Chat GPT can crank out a sonnet in minutes. Specify any form, subject and theme and get a result. Possibly not a solution to the creative urge arising from indigestion, a flea in your bed, or the sensation of drowning, but a distracting breakfast game: pit your wits against the programmers to reveal technology’s strengths (speed, ingenuity) and limitations: a lack of innovative verbs, trenchant metaphors, or cultural resonance. Artificial = superficial.
Put through the Turing Test in 2018, not one AI-generated poem fooled enough of the judging panel into thinking it was written by a human. Seven years on (aeons, in tech terms), the programmers’ focus on abstract reasoning still struggles to factor in embodied experience: what cannot feel cannot have feelings and so cannot empathise. ‘The problem’ says Adrienne Rich in Contradictions, Tracking Poems, ‘is / to connect, without hysteria, the pain / of any one’s body with the pain of the body’s world.’ ‘The body’s world’, she insists, is ‘our raft among the abstract worlds.’
AI will never, unlike Rita Dove in ‘Hades’ Pitch’, fuse the visceral experience of being leered at with Greek mythology; it will never, like Tony Harrison, taste bereavement in his mother’s apple pie; or, like Brian Patten, use emotional intelligence to compare a cat’s sensory world with humans’ emotionally freighted one. Moreover human artists learn from the very act of composition: the physical and mental process modifying the outcome in real time, which AI is some way from doing.

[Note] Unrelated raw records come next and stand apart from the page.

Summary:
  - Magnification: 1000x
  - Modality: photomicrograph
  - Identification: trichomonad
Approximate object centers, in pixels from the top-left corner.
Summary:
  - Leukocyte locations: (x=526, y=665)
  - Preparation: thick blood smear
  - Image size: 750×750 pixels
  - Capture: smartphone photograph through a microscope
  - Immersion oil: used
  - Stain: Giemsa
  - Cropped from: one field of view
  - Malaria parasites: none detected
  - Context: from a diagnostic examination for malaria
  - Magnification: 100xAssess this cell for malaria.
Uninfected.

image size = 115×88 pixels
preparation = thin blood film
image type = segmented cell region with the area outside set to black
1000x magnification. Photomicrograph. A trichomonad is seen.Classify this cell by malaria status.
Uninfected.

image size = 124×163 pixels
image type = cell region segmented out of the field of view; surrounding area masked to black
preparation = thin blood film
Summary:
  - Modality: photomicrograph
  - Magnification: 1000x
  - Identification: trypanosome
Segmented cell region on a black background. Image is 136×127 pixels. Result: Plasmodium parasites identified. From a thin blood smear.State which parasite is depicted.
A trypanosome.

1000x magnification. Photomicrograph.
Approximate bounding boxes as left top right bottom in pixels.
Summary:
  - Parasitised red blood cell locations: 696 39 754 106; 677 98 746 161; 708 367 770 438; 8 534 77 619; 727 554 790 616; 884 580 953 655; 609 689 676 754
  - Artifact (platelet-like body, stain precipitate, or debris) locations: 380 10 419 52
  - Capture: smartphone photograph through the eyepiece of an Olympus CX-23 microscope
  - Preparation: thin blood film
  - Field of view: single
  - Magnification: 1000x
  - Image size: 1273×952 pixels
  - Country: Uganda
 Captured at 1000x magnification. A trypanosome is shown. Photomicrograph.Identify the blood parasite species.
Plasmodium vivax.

It is also some way from writing a poem of its own accord. Given an essay deadline it won’t instead write a poem about a fox. It is individual humans’ ability to risk-take, transgressing parameters – to bring something felicitous and not merely meretricious to human experience, and to language itself – which gives us the edge.
Poets and editors need worry less for their little egoistic bubbles than for society at large: for AI’s ability to converse and beguile the needy. Worse, its ability to fake not just images but convincing video of any individual – politicians in particular – is a threat to democracy, to children and anyone whose understanding of ‘reality’ is digitally mediated. By now, that’s everyone. Poets can raise this awareness by offering, alongside an ‘overview’ with its implications of top-down authority, an underview. One which grasps the nettle of bodily experience and its concomitant emotions. Emotional Intelligence: EI. Now you’re talking.